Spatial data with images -
********************

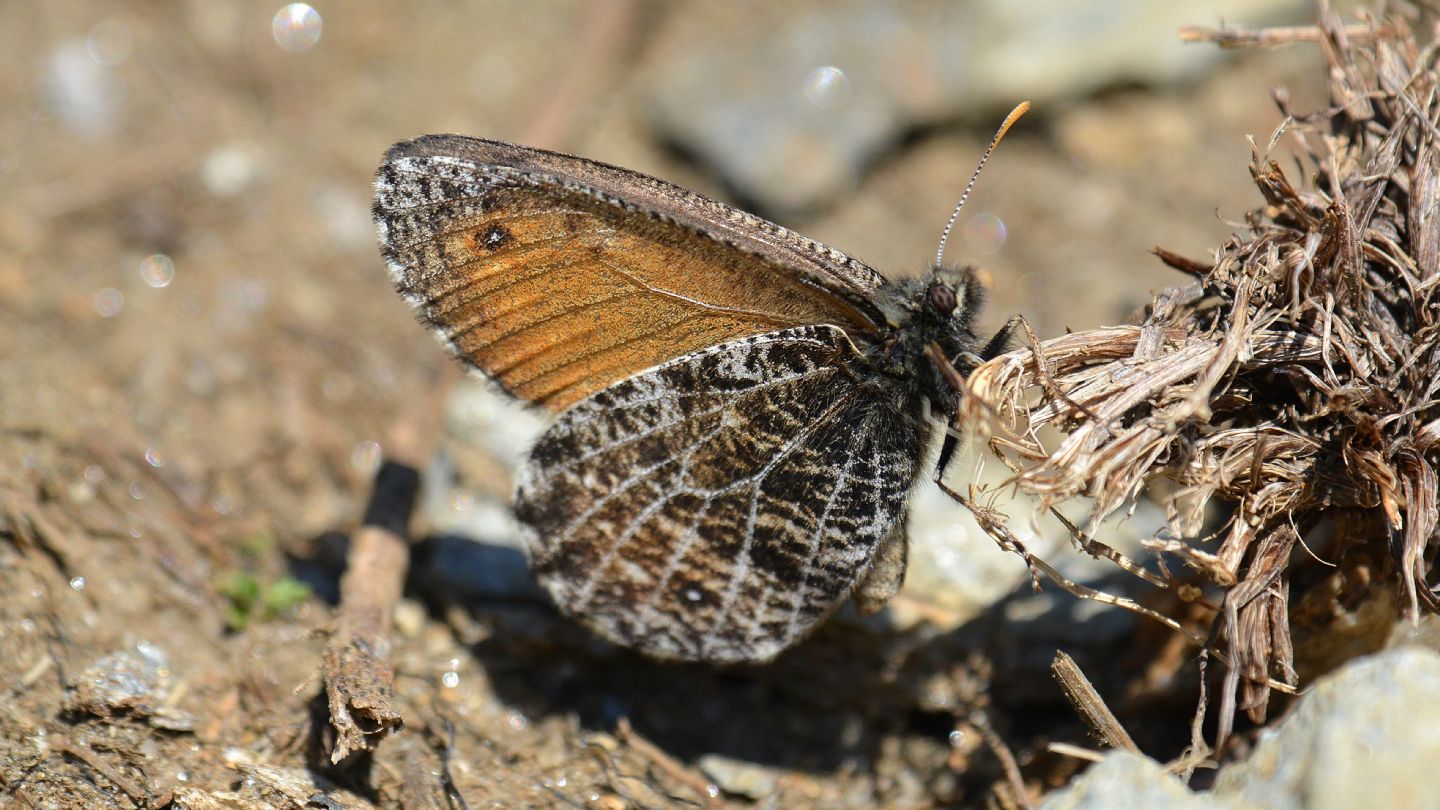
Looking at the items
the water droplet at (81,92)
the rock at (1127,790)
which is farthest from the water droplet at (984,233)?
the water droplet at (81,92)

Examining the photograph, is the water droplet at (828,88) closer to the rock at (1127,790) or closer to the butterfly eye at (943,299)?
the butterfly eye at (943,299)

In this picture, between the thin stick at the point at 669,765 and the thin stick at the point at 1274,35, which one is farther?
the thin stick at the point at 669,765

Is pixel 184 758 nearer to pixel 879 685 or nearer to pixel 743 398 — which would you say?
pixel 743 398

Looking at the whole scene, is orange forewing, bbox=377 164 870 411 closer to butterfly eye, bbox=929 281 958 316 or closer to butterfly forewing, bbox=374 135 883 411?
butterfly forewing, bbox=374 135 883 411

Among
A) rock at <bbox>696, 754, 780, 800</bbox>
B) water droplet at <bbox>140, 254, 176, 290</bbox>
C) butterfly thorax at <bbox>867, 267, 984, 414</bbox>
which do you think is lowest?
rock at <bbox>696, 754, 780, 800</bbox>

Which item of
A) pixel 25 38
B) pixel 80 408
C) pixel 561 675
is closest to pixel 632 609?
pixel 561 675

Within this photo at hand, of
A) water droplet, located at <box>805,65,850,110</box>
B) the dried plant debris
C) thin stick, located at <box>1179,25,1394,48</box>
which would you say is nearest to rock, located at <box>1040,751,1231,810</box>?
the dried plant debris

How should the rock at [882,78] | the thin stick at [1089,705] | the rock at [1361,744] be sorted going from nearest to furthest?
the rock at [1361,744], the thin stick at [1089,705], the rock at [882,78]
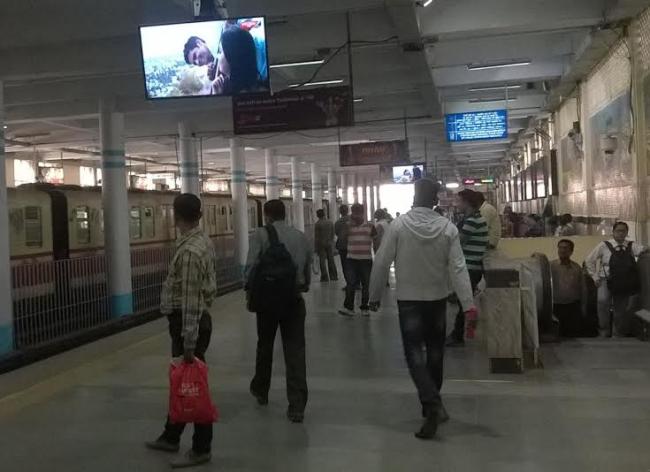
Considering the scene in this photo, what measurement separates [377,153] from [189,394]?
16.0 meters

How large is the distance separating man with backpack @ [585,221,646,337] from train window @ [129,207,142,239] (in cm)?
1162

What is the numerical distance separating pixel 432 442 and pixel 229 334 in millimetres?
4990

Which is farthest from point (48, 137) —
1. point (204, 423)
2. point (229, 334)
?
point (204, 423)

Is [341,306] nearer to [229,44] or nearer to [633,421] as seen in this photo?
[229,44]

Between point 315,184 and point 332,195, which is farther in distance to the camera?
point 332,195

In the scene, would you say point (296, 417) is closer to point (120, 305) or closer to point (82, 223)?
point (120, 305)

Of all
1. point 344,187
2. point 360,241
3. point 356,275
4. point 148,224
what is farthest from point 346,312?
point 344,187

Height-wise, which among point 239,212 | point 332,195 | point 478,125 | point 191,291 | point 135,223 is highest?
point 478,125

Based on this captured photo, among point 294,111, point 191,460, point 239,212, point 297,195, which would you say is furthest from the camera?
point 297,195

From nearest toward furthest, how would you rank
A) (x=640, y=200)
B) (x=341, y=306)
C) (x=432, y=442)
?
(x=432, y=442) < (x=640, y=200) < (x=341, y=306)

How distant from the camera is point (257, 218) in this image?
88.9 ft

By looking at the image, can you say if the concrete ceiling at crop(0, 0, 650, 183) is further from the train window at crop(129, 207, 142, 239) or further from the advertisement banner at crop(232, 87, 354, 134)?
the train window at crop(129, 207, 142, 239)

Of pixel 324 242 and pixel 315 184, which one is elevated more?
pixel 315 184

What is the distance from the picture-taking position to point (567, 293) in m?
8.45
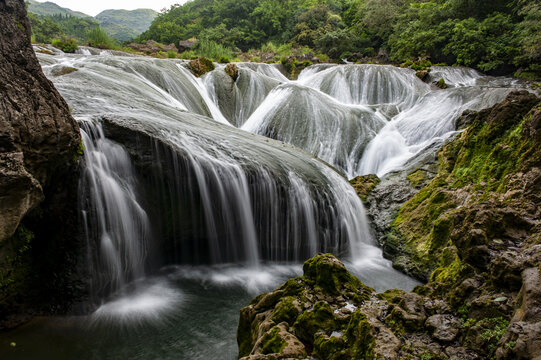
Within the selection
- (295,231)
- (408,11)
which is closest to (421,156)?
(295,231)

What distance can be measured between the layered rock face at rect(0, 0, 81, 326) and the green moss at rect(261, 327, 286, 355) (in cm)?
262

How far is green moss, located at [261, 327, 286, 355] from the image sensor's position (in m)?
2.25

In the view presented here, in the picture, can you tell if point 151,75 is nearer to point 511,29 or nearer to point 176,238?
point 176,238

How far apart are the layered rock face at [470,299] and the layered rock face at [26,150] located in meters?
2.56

********************

Problem details -
Turn the lines of the rows above, starting at the line containing "In the view" and ending at the last line, into a Markdown table with the columns No. and Line, leaving out blank lines.

Answer for the task -
| No. | Line |
|---|---|
| 1 | In the view presented here, in the picture, can you tell if point 151,75 is nearer to point 511,29 or nearer to point 176,238? |
| 2 | point 176,238 |
| 3 | How far apart are the layered rock face at [470,299] and the layered rock face at [26,150] located in meters? |
| 4 | 2.56 |